盛岡タイムス Web News 2011年 7月 7日 (木)

       

■ 〈肴町の天才俳人〜春又春の日記〉34 古水一雄 通巻第二十八冊 丁々記一

     
   
 
「通巻第二十八冊 丁々記一」
 
  「通巻第二十八冊 丁々記一」は、和紙に筆書きされていて、2月19日から4月27日までの日記がつづられている。題名の由来を春又春は、“伐木丁々ノ意”と述べている(3月12日の日記中)。
 
  さて、俳号の改名に勢いづいて盛んに作句に励み始めた春又春であったが、その勢いを駆って「杜陵吟社」の再興にも乗り出している。               杜陵吟社は、明治32年の秋頃に原抱琴(原敬のおい)の呼びかけにより統合してできた盛岡の新派の俳句会である。当時盛岡には雲軒を中心とする若声会と、盛岡中学生であった野村長一(後の胡堂)らのみどり会とがあった。

  同じ新派の俳句をやっているのだから一つにまとまったらどうか、と原抱琴にうながされて合流したのである。

  “杜陵吟社”の吟社名は最年長であった雲軒の命名によると伝えられている。最も多い時には29名を数える俳人を擁している。後には春又春の友人である内田秋皎や星山月洲も加わっているが、なぜか春又春の名前は見えない。おそらく春又春がこの時分には短歌に重きを置いていたことによるものであろう。(友人と杜陵短歌会をつくって活動していた)

  ところが、杜陵吟社の中心であった盛岡中学生たちが卒業とともに明治35年ごろから杜陵吟社を離れてしまったために衰退してしまっていたのである。

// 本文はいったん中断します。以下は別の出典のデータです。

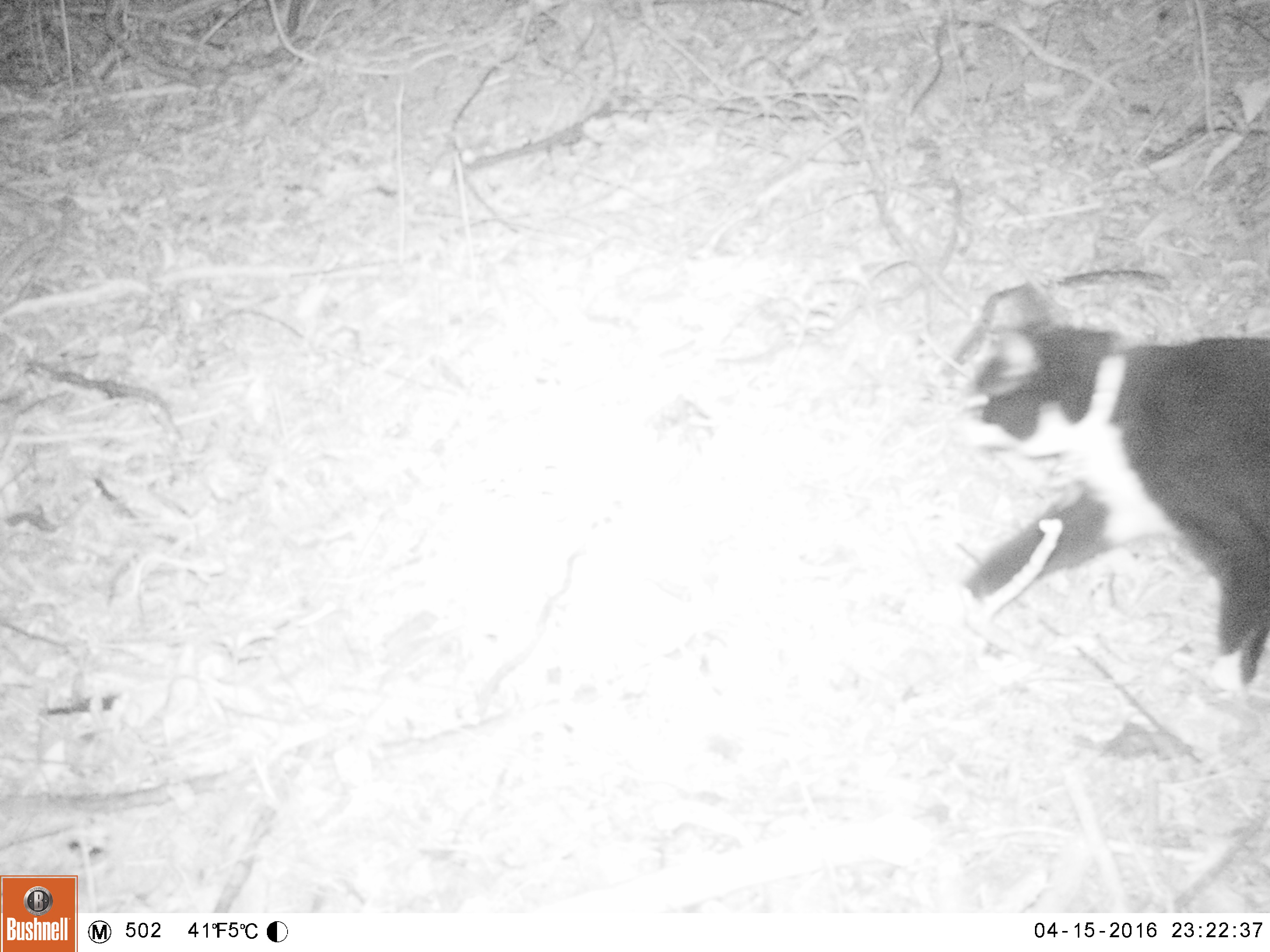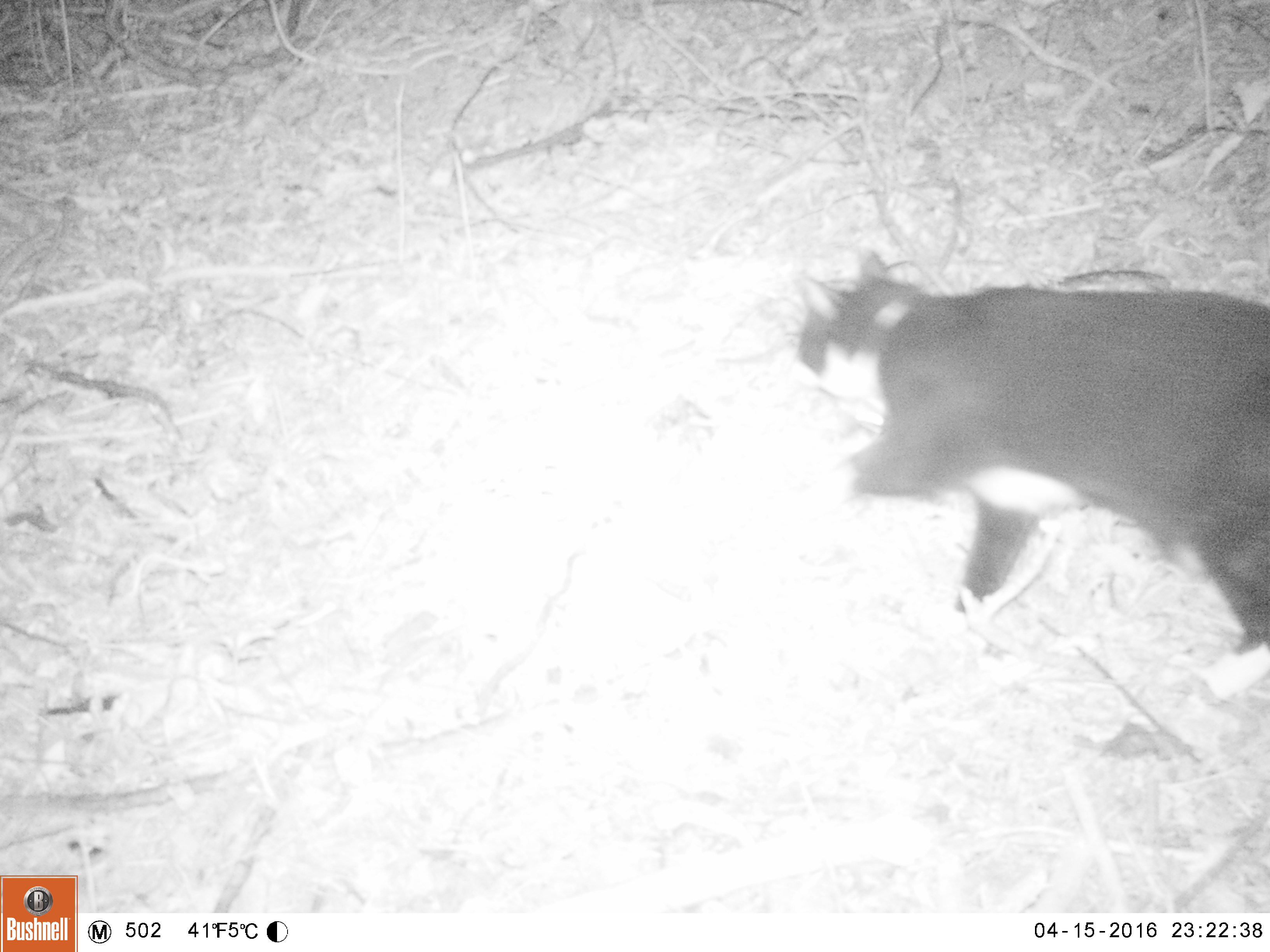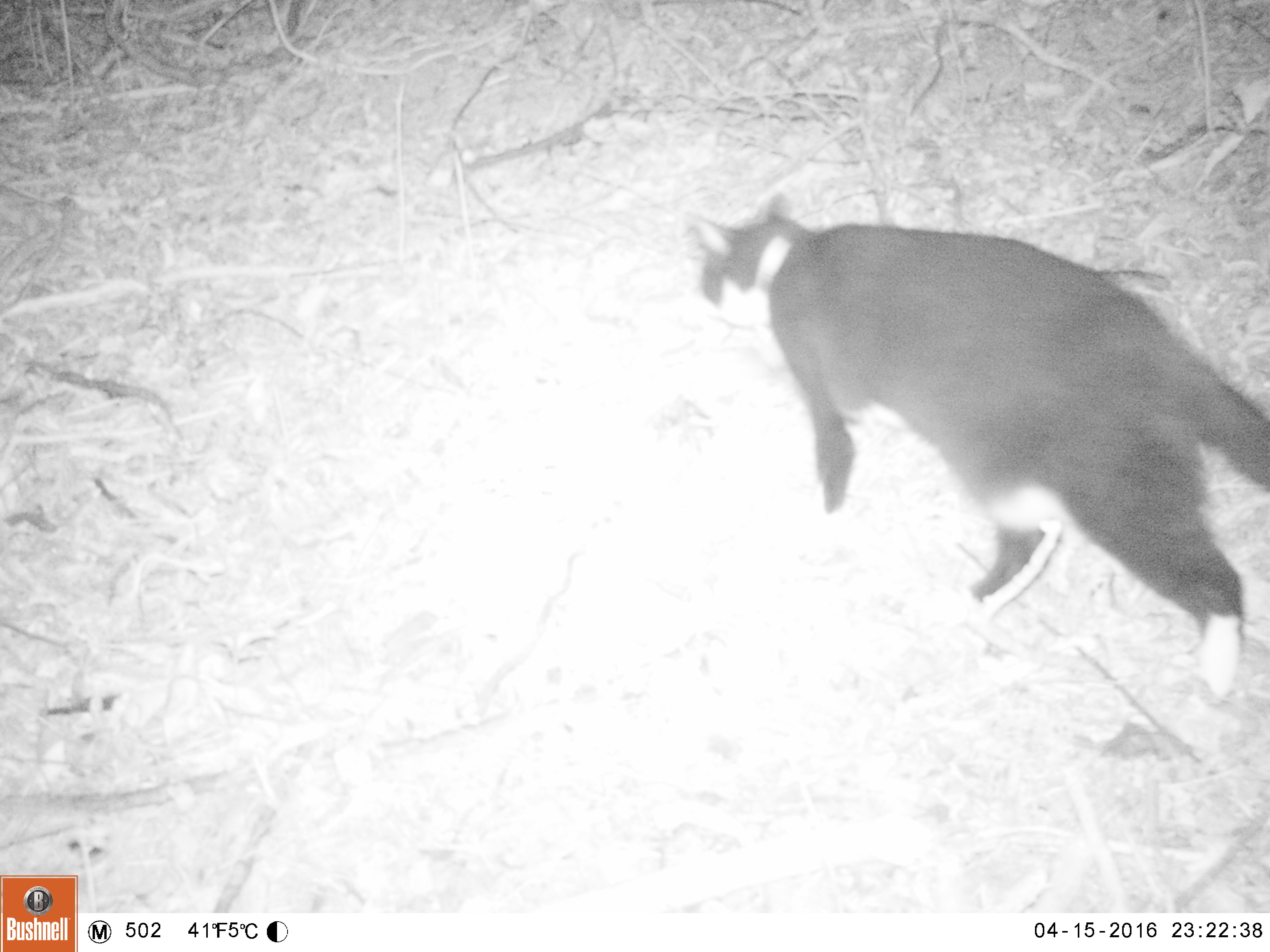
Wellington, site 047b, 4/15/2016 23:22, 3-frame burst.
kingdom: Animalia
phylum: Chordata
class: Mammalia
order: Carnivora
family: Felidae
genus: Felis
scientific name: Felis catus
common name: cat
Cat (Felis catus).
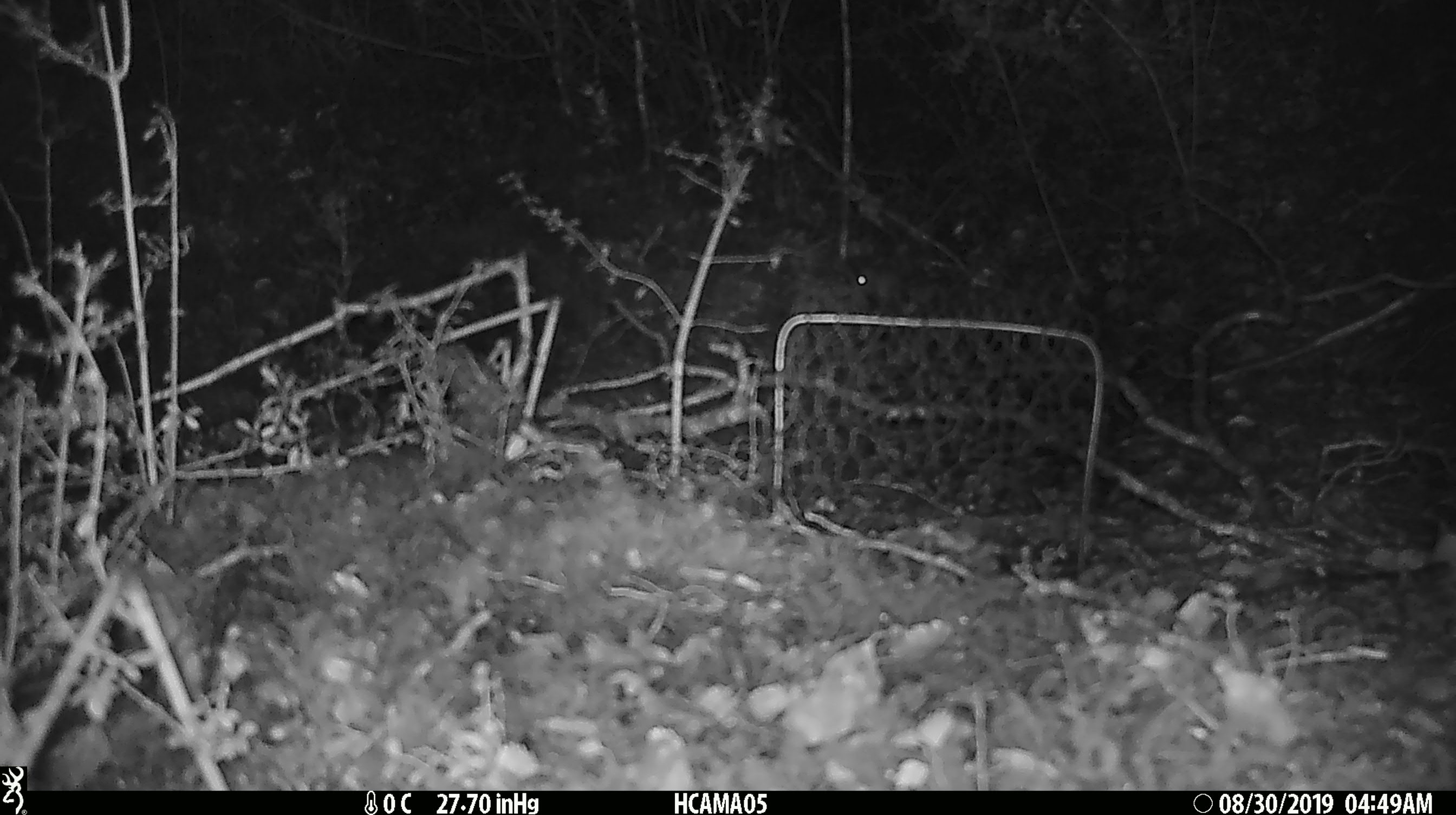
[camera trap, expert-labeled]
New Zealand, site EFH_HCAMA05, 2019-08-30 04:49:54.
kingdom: Animalia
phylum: Chordata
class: Mammalia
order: Rodentia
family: Muridae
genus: Mus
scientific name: Mus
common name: mouse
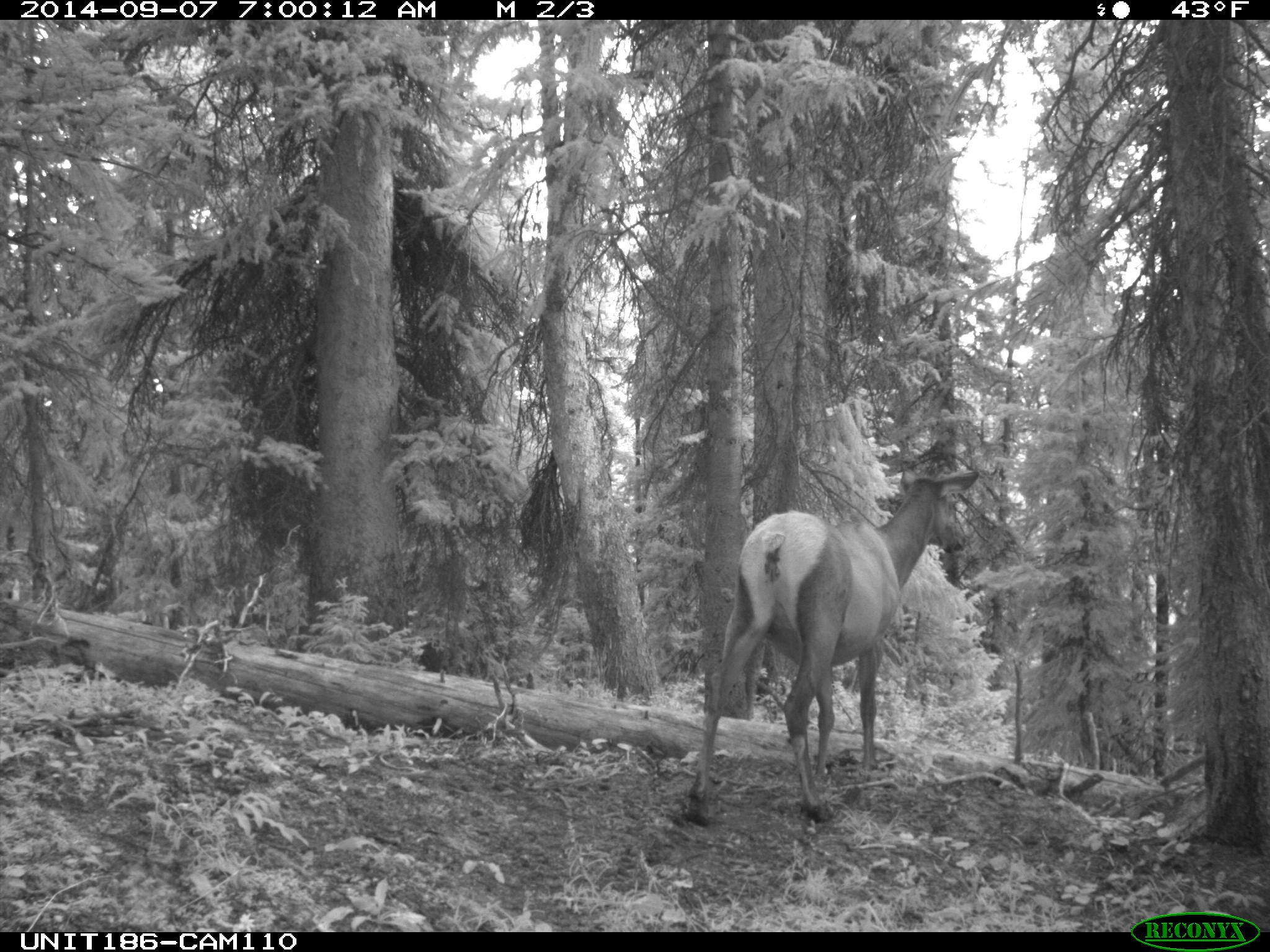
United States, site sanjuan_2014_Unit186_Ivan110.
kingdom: Animalia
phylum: Chordata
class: Mammalia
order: Artiodactyla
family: Cervidae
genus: Cervus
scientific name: Cervus elaphus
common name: red deer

  碧梧桐を交えた句会で俳句の力量を認められた春又春は、杜陵吟社の再興を思い立ち、友人たちに声を掛けて自宅で句会を催すことにしたのである。
 
   (二月廿一日)
      杜陵吟社五子
       素茗子
   前置の句に句をすさむ余寒かな
       三柊子
   春禁酒の句ありて禁俳の句なきや
       秋皎子
   八大家文など読みつゝあらん火燵かな
       雲軒子
   吾れに示すべき句ありや春の寒さかな
       月秋子
   ゆたかなれ吾妹子の歌火燵の句
 
   (二月廿七日)
   田螺十句集清書し終り、雲軒より回す
   夜、時候の句碧梧桐宅に送る、日永八
   句、春宵廿一句、朧五句、春寒四句 
   〆丗八句バカリニテ、三句も抜かれな
   バ本望なり、一回少なくとも百句位送
   らんと思ふ、
 
   (三月廿二日)
  「俳星」余が一百句漸ク九句ノ活ヲ得タリ
   刪(けず)られし吾が句を思ふ春の宵
 
  「俳星」に掲載された春又春の俳句9句は、改号したあとすぐに送った100句から選ばれたものである。さらにその2日後「岩手日報」の日曜俳壇には杜陵吟社として送った田螺十句集の句が掲載された。春又春の句は3句 、雲軒の「釣日記」も出ていた。
 
  さらに朗報は4月22日にもたらされる。
 
   日本及び日本人、待チ焦レテ吾ガ頬ノ
   痩ヲ致す、サレド待チ焦レシ甲斐アル
   キ、日本俳句余ガ句七ヲ得タリ、初陣
   春又春吾ガ句茲ニ世ニ生ル、楽ナリ、
   自重〃〃、嘗テ句ニ苦シミ句ニ呆レテ
   之レヲ棄テムトモ思ヒタリキ、思ハザ
   リキ、這(これ)得意句
     春の宵絵反古ほしがる女かな
     推敲を灯に待つ癖や暮遅し
   初陣七句ヲ勝チ得タリ、基礎先ヅ一石
   ヲ置キ得タリ、自重々々、大成竊(ひ
   そ)カニ後年ヲ期ス、
 
  待望久しい全国誌「日本及び日本人」への掲載であった。春又春の名が全国に轟き渡るのである。大成するのはこれからだとしつつ、まずは基礎を築くことができたという喜びであふれている。
 
  その一方で、父の病状に重大な事態が迫っていたのであった。